Mais si l'absurde est responsable de ne pas voir les choses telles qu'elles sont, et même de ne pas vouloir les voir telles qu'elles sont, le chrétien est encore plus responsable de ne pas donner l'exemple d'une vie pleinement cohérente, une vie en Christ. Le compromis chrétien dans la pensée, la parole et la négligence dans les actes ont ouvert la voie au triomphe des forces de l'absurde, de Satan, de l'Antéchrist. L'époque actuelle de l'absurdité est la juste récompense des chrétiens qui n'ont pas réussi à être chrétiens. 

Et le seul remède à l'absurde se trouve à sa source : nous devons redevenir chrétiens. Camus avait raison quand il a dit : "Nous devons choisir entre les miracles et l'absurde." Car, à cet égard, le christianisme et l’'absurde s'opposent également au rationalisme et à l'humanisme des Lumières, à l'idée que la réalité peut être réduite à des termes purement rationnels et humains. Nous devons en effet choisir entre la vision miraculeuse, la vision chrétienne des choses, dont le centre est Dieu et dont la fin est le Royaume éternel des Cieux, et l'absurde, la vision satanique des choses, dont le centre est le moi déchu et dont la fin est l'enfer, dans cette vie et dans la vie à venir ». 

Nous devons redevenir chrétiens. Il est futile, en fait c'est précisément absurde, de parler de société réformatrice, de changer le chemin de l'histoire, d'émerger dans une époque au-delà de l'absurde, si nous n'avons pas le Christ dans notre cœur ; et si nous avons le Christ dans notre cœur, rien d'autre ne compte. 

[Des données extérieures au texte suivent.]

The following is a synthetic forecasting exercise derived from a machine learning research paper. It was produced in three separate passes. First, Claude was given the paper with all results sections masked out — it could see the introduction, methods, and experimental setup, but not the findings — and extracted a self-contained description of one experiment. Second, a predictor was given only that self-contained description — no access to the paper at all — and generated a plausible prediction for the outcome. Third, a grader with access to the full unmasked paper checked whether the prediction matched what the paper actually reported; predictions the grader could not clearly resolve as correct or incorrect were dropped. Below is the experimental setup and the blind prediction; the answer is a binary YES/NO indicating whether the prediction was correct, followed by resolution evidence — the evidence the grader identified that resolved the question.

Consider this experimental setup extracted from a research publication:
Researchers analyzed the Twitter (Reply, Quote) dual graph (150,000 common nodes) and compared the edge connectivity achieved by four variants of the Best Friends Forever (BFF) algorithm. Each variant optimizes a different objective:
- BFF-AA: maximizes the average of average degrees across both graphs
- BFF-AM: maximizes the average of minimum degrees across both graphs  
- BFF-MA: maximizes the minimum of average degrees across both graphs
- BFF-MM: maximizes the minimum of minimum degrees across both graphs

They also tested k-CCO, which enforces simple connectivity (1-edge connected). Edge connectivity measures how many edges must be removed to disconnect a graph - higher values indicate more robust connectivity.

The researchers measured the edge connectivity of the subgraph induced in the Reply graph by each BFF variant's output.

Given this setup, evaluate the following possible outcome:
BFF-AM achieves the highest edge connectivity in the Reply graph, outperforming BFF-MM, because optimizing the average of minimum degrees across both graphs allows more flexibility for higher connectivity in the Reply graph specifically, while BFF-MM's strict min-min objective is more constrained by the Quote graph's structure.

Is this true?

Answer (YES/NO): NO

Il est bien sûr possible qu'il y ait un âge au-delà de l'absurde ; il est plus probable, peut-être - et les chrétiens doivent toujours être préparés à cette éventualité - qu'il n'y en aura pas, et que l'âge de l'absurde est bien le dernier âge. Il se peut que le témoignage final que les chrétiens pourront donner à cet âge soit le témoignage ultime, le sang de leur martyre. 

Mais c'est un motif de réjouissance et non de désespoir. Car l'espérance des chrétiens n'est pas de ce monde ni dans aucun de ses royaumes - cette espérance, en effet, est l'absurdité ultime ; l'espérance des chrétiens est dans le Royaume de Dieu qui n'est pas de ce monde.